The sorted-insert approach wins over two heaps if inserts are extremely rare and queries dominate, because O(1) findMedian comes for free. But in a data stream problem, the whole premise is frequent inserts — which is exactly where sorted insert degrades. Two heaps are the right default.

What I would actually ship

Two heaps, without hesitation. The O(log n) / O(1) profile is ideal for streaming workloads, and the invariant (max_heap.size equals min_heap.size or max_heap.size equals min_heap.size + 1) is easy to maintain and verify in a code review.

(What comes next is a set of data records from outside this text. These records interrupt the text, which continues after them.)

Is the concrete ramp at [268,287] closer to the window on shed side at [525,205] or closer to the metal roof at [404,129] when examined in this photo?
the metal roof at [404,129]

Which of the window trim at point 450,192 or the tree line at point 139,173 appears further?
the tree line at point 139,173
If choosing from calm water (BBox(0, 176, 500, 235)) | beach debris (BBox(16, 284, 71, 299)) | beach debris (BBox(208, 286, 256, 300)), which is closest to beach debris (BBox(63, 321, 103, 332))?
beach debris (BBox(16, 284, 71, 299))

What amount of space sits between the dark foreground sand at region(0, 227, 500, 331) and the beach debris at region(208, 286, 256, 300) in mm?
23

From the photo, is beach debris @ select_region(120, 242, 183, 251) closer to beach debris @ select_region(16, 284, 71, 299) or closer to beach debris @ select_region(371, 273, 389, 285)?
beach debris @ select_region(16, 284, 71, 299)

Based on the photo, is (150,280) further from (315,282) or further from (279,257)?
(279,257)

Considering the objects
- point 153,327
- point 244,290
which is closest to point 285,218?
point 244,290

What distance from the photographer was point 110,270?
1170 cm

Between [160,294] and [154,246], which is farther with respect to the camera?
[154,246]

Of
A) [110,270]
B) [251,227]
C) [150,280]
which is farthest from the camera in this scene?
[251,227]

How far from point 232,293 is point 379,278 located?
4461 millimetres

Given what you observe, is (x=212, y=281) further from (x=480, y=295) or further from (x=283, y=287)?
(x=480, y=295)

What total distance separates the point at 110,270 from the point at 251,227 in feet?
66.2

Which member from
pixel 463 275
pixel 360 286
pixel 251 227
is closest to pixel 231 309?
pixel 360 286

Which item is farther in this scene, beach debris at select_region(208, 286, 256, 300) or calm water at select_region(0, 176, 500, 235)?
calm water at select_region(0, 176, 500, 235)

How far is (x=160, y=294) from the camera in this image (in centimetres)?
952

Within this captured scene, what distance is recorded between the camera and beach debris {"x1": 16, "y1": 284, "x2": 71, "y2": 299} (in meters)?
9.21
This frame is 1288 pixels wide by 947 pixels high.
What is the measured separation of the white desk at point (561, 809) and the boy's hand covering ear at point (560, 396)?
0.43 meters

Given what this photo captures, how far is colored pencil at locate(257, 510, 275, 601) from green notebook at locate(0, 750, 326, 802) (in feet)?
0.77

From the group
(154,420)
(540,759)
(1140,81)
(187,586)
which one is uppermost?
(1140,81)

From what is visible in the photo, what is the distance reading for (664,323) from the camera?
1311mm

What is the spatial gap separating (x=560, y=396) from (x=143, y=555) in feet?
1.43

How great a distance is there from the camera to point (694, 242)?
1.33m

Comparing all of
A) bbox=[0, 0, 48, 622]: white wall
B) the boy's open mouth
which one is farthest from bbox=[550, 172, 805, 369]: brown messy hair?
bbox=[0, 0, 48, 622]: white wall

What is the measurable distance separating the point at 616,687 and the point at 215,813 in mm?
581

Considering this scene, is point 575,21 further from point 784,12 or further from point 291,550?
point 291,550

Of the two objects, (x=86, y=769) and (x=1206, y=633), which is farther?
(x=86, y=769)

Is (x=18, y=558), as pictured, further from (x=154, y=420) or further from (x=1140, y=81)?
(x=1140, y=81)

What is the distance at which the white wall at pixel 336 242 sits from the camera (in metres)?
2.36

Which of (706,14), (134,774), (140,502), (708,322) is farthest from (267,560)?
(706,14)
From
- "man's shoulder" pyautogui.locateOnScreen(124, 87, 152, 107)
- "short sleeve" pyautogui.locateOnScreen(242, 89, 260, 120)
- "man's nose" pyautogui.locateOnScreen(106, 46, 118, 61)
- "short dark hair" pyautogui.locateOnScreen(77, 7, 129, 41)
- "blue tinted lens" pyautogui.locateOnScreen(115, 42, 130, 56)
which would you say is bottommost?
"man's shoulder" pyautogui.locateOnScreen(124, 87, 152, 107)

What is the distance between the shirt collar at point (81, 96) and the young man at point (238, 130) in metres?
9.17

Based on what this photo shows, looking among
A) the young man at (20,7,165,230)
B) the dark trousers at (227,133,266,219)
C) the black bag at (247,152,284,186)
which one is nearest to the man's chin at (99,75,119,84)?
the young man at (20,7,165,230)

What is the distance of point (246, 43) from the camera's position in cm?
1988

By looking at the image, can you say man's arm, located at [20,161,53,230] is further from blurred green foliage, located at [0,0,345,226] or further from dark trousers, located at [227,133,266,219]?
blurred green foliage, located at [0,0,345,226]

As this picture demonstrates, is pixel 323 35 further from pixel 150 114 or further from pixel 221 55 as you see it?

The one thing I would double-check in a real codebase: Python's max-heap simulation via negation. It is idiomatic Python, but every place you interact with max_heap you have to remember to negate. In C# the PriorityQueue<TElement, TPriority> API makes this slightly cleaner — you pass the negative of the value as the priority for the max side, and dequeue always gives you back the original (non-negated) element. Less mental overhead.

The follow-up in the problem hints at a bucket sort optimization when all numbers are in [0, 100]. You maintain a frequency array of 101 entries and track the total count; findMedian scans at most 101 buckets to find the middle. That makes addNum O(1) and findMedian O(1) too, at the cost of range-bound values. For the constrained follow-up it is better; for the general case (values in [-10^5, 10^5]) the bucket array grows to 200001 entries which is still fixed-size but wastes memory if the stream is sparse.

The underlying pattern and where it transfers

The two-heap approach belongs to a broader family of "balanced partition" structures: you split data into two halves maintained by complementary heap invariants (max on the left, min on the right) so that the boundary element is always accessible in O(1). The same idea appears in:

• Sliding Window Median (LC 480) — same two-heap structure, but numbers leave the window as well as enter. You need lazy deletion or an ordered set to handle the removal. The heap invariant and the rebalance logic are identical; the complexity is the removal bookkeeping.
• IPO (LC 502) — uses a max-heap of profits and a min-heap of capital requirements to always pick the highest-profit project you can currently afford. Two heaps again, but this time they serve a greedy selection rather than a partition.
• Kth Largest Element in a Stream (LC 703) — a single min-heap of size k whose top is always the kth largest. A simplified version of one half of this problem.
• Design Twitter (LC 355) — uses a heap for the merge step of multiple sorted tweet streams. The "maintain a boundary" intuition is the same; the heap here merges rather than partitions.

The mental model to carry forward: whenever a problem asks you to maintain a running order statistic (median, kth element, top-k) over a dynamic set, and both insertions and queries need to be fast, a heap or two gives you logarithmic insert and constant-time access to the extreme — which is almost always enough.

This problem sits at position 7 in the heap / priority queue series, after Last Stone Weight, Kth Largest Element, K Closest Points to Origin, and Task Scheduler. Those problems all use a single heap. This is the first in the series that pairs two heaps against each other — the structural step up from "pick the extreme" to "maintain the middle."